And these projects never seemed to increase my following or visitors to my website. The money was less than minimum wage and so much less than what I had been earning as an actual employed designer during my career. It began to feel like magazines were severely underpaying their designers, simple taking advantage of their awe at being published because many have no idea how much their design work is worth, even though these magazine depend on their designers. They literally wouldn't exist without them! But it was worse than that in my case...

 

The sheer amount of work being asked of me became ridiculous. Companies would often find out I was a graphic designer by trade and not only ask me for the basic crochet design, but also chart diagrams and any other required graphics, but not just in pencil scribble form, they actually wanted me to create them on a computer and send them over. Stupidly I always said yes because how do you say no when you've began working for someone, but I remember thinking surely these companies had in-house graphic designers they could use? Was I just the cheaper option? It was so much work for me, all taking away time from my other design work and YouTube tutorial production.

I was already designing for multiple sizes, frogging and re-crocheting over and over again, making graphics, submitting a final piece for photography purposes. It was hours and hours of work that would normally have earned me a decent amount during my career, but I was being paid a fraction of that. I started to feel resentful, unfulfilled and taken advantage of. It wasn't that I was driven by money, I just felt my time was being wasted because ironically, during that same period I was also designing for some charities and of course not charging anything for my work, and that felt a hundred times more rewarding! At the end of the project I had a feeling of achievement and a sense of pride again. My work had purpose.


Beryl Booties for Battersea Dogs & Cats Home


The last straw finally came when I took on a project from a yarn company who wanted me to design some baby booties. A simple task compared to other projects I had worked on, but as companies so often do they sent me some images of similar crochet projects they wanted me to be 'inspired' by. A task that never felt pleasant to me. To this day I wonder how many of my designs get sent to other designers as examples to be 'inspired by'. Such a bad practice, but anyway. The problem was these baby bootie examples had been made with a chunky yarn, they were firm and stood up by themselves, but they were supplying me with an incredibly thin yarn where this wouldn't work at all. This was going to be an impossible task, but I was sure they would be happy with the bootie design I was going to send over. Surely they would understand the difference with how these yarns performed.

## BRIEF 1
Copy the records below word for word, every line of them.

## EXTRACTED RECORDS
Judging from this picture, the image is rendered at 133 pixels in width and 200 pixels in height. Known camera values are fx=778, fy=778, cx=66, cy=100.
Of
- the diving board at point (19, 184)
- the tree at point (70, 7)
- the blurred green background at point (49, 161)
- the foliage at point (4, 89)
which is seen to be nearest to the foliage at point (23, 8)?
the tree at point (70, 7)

## BRIEF 2
In the excerpt about crochet design work, what did the yarn company in the final project ask the writer to design?

## COMPLETE OUTPUT 1
Judging from this picture, the image is rendered at 133 pixels in width and 200 pixels in height. Known camera values are fx=778, fy=778, cx=66, cy=100.
Of
- the diving board at point (19, 184)
- the tree at point (70, 7)
- the blurred green background at point (49, 161)
- the foliage at point (4, 89)
which is seen to be nearest to the foliage at point (23, 8)?
the tree at point (70, 7)

## COMPLETE OUTPUT 2
Baby booties.